Zu lösende Aufgaben:
**1)** Kopiere aus den Leserbriefen zu Zuwanderung und Bevölkerungsentwicklung alles von „Ein Fachkräftemangel wäre“ bis hinunter zu „nach einer Fünfzigstundenwoche.“.
**2)** Führe die Leserbriefe zu Zuwanderung und Bevölkerungsentwicklung im Anschluss an ihren letzten Satz weiter.

Textausschnitt:
※ ※ ※

Ein Fachkräftemangel wäre wohl das einzige Motiv für die Politik in Deutschland, in bessere Bildung zu investieren, und insofern kein schlechtes Druckmittel. Viel bequemer, aber gleichwohl volkswirtschaftlich unsinnig ist es, die fehlenden Fachkräfte aus dem Ausland abwerben zu wollen. Dort fehlen sie dann, während hier erhebliche Teile der Bevölkerung mangels Qualifikation beschäftigungslos bleiben werden. Der unbequeme, aber zukunftsweisende Weg gegen Fachkräftemangel: Alle Kinder lernen Deutsch und gehen zur Schule, auch Ältere sind zur Weiterbildung bereit, und Arbeitgeber beschränken sich bei der Bewerberauswahl nicht länger auf maximal dreißigjährige Männer mit langer Berufserfahrung und dem Wunsch nach einer Fünfzigstundenwoche.

FRANK SCHNIEDER, Osnabrück

Abschied vom Jugendkult

■ betr: „Kontinent der Angst“, taz vom 27. 10. 10

Daniel Bax bekämpft ein populistisches Klischee – die „Überfremdung“ Europas durch Zuwanderung – mit einem anderen populistischen Klischee, der angeblich „drohenden Vergreisung des Kontinents“. Was ist eigentlich so schlimm an einer potenziell schrumpfenden Bevölkerung? Deutschland ist eines der am dichtesten besiedelten Gebiete der Erde. Bevölkerungswachstum, angeblich Voraussetzung für Wirtschaftswachstum, heißt auch: weitere CO2-Produktion, weitere Flächenvernutzung, weitere Bodenversiegelung etc. und damit Verschlechterung der Lebensqualität für alle. Der Tatsache, dass die Bevölkerung insgesamt älter wird, muss neben Einwanderung auch mit Strukturreformen begegnet werden. Zum Beispiel indem wir uns vom Jugendkult auf dem Arbeitsmarkt verabschieden, ernsthaft das Bildungssystem umbauen und die gesetzliche Renten- und Krankenversicherung in eine Volksversicherung umwandeln, zu der alle beitragen. CLAUDIA PINL, Köln

Die Probleme unserer Zeit

■ betr.: „Kontinent der Angst“, taz vom 27. 10. 10

Behauptungen wie „Europa ist auf Einwanderer angewiesen“, sind beliebig und treffen nur zu, wenn alles so bleiben soll wie es ist, das heißt Europa bleibt reich und Afrika beispielsweise arm. Die These „ohne Bevölkerungswachstum kein Wirtschaftswachstum“ ist ebenso dümmlich wie banal. Wäre sie richtig, wäre sie noch lange nicht gerecht und würde auch „ökonomisch“ zu noch mehr Überbevölkerung führen. Apropos Überbevölkerung: ohnehin ein Thema, welches die taz nur mit heißen Fingern anfasst, weil diese ja vorwiegend von Armen und Unterdrückten in der Dritten Welt herbeigeführt wird. Die von Bax als Argumentationshilfe zu mehr Einwanderung gebrauchten sogenannten Demografen beschäftigten sich vor nicht allzu langer Zeit mehr mit Überbevölkerung als mit Bevölkerungsrückgang in Europa – nur eben nicht in der taz.

※ ※ ※

Bereitgestellte Zeilen:
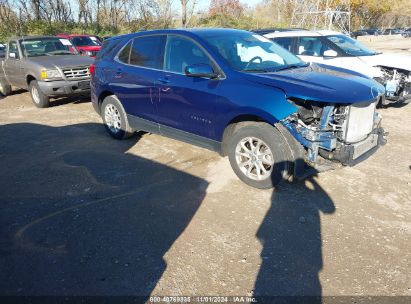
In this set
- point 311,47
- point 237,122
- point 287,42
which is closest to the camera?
point 237,122

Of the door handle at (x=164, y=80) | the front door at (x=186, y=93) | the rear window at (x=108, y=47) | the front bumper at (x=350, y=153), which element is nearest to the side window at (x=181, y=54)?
the front door at (x=186, y=93)

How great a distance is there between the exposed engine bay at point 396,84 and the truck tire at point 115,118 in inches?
212

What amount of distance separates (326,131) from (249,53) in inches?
60.8

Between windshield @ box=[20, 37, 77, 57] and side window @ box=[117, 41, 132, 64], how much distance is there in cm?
493

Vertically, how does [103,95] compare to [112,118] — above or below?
above

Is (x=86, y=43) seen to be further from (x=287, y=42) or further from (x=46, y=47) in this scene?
(x=287, y=42)

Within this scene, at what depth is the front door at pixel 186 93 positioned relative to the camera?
440 cm

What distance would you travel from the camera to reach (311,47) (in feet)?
27.0

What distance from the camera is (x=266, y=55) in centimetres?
480

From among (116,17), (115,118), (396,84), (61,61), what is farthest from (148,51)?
(116,17)

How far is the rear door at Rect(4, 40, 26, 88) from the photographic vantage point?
9438mm

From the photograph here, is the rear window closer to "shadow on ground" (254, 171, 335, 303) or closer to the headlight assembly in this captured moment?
the headlight assembly

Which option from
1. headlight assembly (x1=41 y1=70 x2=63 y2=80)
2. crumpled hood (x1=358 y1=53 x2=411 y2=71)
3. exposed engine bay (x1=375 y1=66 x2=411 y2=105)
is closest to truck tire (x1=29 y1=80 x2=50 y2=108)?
headlight assembly (x1=41 y1=70 x2=63 y2=80)

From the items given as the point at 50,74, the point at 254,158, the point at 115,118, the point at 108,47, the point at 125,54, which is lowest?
the point at 254,158
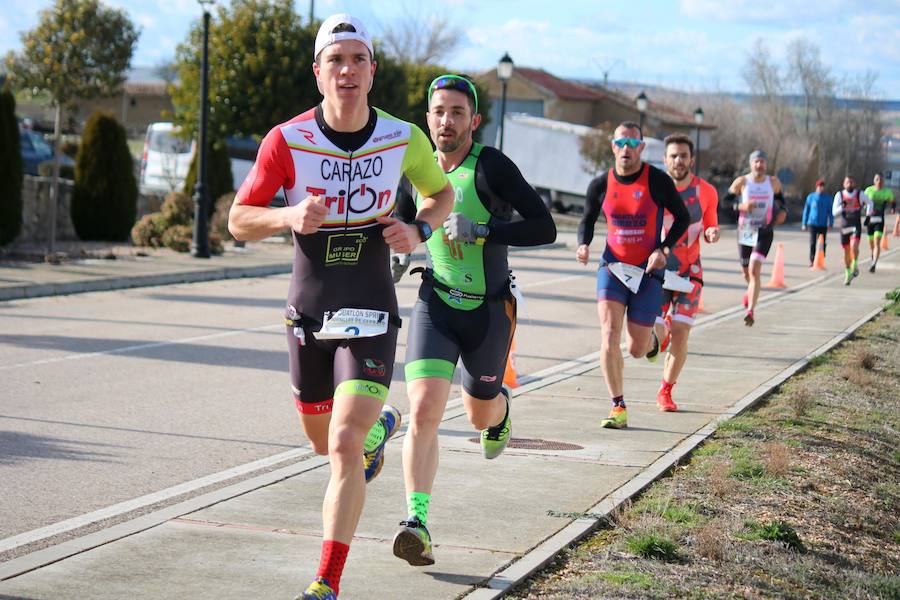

※ ※ ※

Antworten je Aufgabe:
**1)**
Ein Fachkräftemangel wäre wohl das einzige Motiv für die Politik in Deutschland, in bessere Bildung zu investieren, und insofern kein schlechtes Druckmittel. Viel bequemer, aber gleichwohl volkswirtschaftlich unsinnig ist es, die fehlenden Fachkräfte aus dem Ausland abwerben zu wollen. Dort fehlen sie dann, während hier erhebliche Teile der Bevölkerung mangels Qualifikation beschäftigungslos bleiben werden. Der unbequeme, aber zukunftsweisende Weg gegen Fachkräftemangel: Alle Kinder lernen Deutsch und gehen zur Schule, auch Ältere sind zur Weiterbildung bereit, und Arbeitgeber beschränken sich bei der Bewerberauswahl nicht länger auf maximal dreißigjährige Männer mit langer Berufserfahrung und dem Wunsch nach einer Fünfzigstundenwoche.

**2)**
Wenn besagte Demografen und Wirtschaftsbosse sich in einem Boot bezüglich Einwanderung befinden, fühlen sich Bax und taz wohl in guter Gesellschaft? Speziell die Wirtschaftsbosse sind, versteht sich, ein objektiver Gradmesser für die Richtigkeit von Einwanderung bei aufsteigenden Beschäftigungszeiten. Einfallsloser und opportunistischer geht’s kaum noch. Neu auch der taz-Impetus, dass die Wirtschaft in Europa weiter wachsen muss; fehlt nur noch der Zusatz „der Umwelt zuliebe“.

Kurzum: Die Probleme unserer Zeit sind vor allem globale Überbevölkerung und ungehemmtes Wirtschaftswachstum, und die verkehrt Bax ins Gegenteil. ALBERT REINHARDT, STRALSUND

Kein Erkenntnisgewinn

■ betr.: „Der Club der russischen Versager“, taz vom 23. 10. 10

Die russische Gesellschaft ist konfrontiert mit einer extremen Männersterblichkeit und mit einem massiven Suchtproblem, zwei miteinander verknüpften sozialen Problemen mit massiven Auswirkungen, und worauf konzentriert sich Klaus Helge Donath? Auf Potenzprobleme der „russischen Versager“, die er genüsslich zu einem Yellow-Press-Artikel, leider ohne Erkenntnisgewinn, aufbläst.

Die angeführten „zunehmend selbstbewussteren Frauen“, die die Männer zu depressiven und impotenten Witzfiguren degradieren, wurden mir schon Ende der 80er Jahre von Moskauer Taxifahrern in glühenden Farben geschildert. Mit einer differenzierten Analyse der (post-)sowjetischen Umbrüche hat das nichts zu tun.

Der Verweis auf die niedrige durchschnittliche Lebenserwartung der Männer verschleiert das Ausmaß der Katastrophe: Wenn tatsächlich, wie in manchen Studien geschätzt, eine halbe Million Todesfälle jährlich direkt auf Alkoholmissbrauch zurückzuführen sind, dann erwarte ich von der taz eine ernsthafte Analyse und eine Auseinandersetzung mit der strukturellen Gewalt, der russische Männer unterliegen.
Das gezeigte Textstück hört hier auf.